Here in Washington today, Melinda Gates took the stage at a global health conference and called on world leaders to step up their commitment to improving care for mothers and children. And to show her commitment, she announced a grant worth one and a half billion dollars from the Bill and Melinda Gates Foundation.

Ms. MELINDA GATES (Co-Chair and Trustee, Bill and Melinda Gates Foundation): It's not that the world doesnt know how to save the 350,000 women every year that die in childbirth. And it's not that we dont know how to save those three million newborns who die every year. It's that we haven't tried hard enough.

BLOCK: The Gates' grant will help fund a number of projects in the developing world, among them: nutrition programs, staff training and the expansion of family planning services.

Ms. GATES: There are safe and effective tools that help a woman plan when to get pregnant and when not to. And quite simply, it's reckless to prevent women from using them.

BLOCK: Our colleague Michele Norris talked with Melinda Gates shortly after her address at the Women Deliver Conference.

MICHELE NORRIS, host:

Melinda Gates, thank you so much for making time for us.

Ms. GATES: Thank you.

NORRIS: You know, you talked about in the speech you just delivered, that policymakers dont always put the needs of women and children at the top of the agenda. Are you willing to use not just your money but your influence to cajole or try to influence people who dont always attend to the needs of women and children?

### Collected data
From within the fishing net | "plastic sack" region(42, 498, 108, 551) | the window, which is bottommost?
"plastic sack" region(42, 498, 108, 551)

### What to work on
[A] Repeat the part of the Melinda Gates interview transcript that runs from "BLOCK: The Gates'" to "GATES: Thank you.", word for word.
[B] Pick up the Melinda Gates interview transcript after its last line and keep it going.

### Answers provided
[A]
BLOCK: The Gates' grant will help fund a number of projects in the developing world, among them: nutrition programs, staff training and the expansion of family planning services.

Ms. GATES: There are safe and effective tools that help a woman plan when to get pregnant and when not to. And quite simply, it's reckless to prevent women from using them.

BLOCK: Our colleague Michele Norris talked with Melinda Gates shortly after her address at the Women Deliver Conference.

MICHELE NORRIS, host:

Melinda Gates, thank you so much for making time for us.

Ms. GATES: Thank you.

[B]
Ms. GATES: Absolutely. Bill and I are both going to put our voice behind that issue. We both travel to a whole host of developing nations every single year. And while we're there, we meet with the prime ministers and the presidents and the vice presidents. And we say, if it's already on the agenda, we talk to them about what they're doing, how they're seeing that go. If it's not on the agenda, I will bring it up and say, do you understand that your neighboring countries are doing this and look at the progress they're getting. It's possible.

NORRIS: One of the things youve talked about is family planning and you describe it as a basic right. But thats not a basic right everywhere. How do you overcome the cultural obstacles in places where women dont have that kind of basic right, where they don't have access to contraception, and the idea of even thinking about contraception would be anathema in their communities?

Ms. GATES: Well, in a lot of the communities I visit, which has really surprised me, women both know about their reproductive rights, and they are beginning to have the tools. And so a lot of times, you'll go into a country where they'll have supply-chain issues, where they might have had it nine months ago, and now the women can't get it. The women are absolutely begging for the tools.

And so, in that situation, it's really for us to go into the government and say, what's broken here? Why is not working? Is it a funding issue? Is it the way the supply chain is set up?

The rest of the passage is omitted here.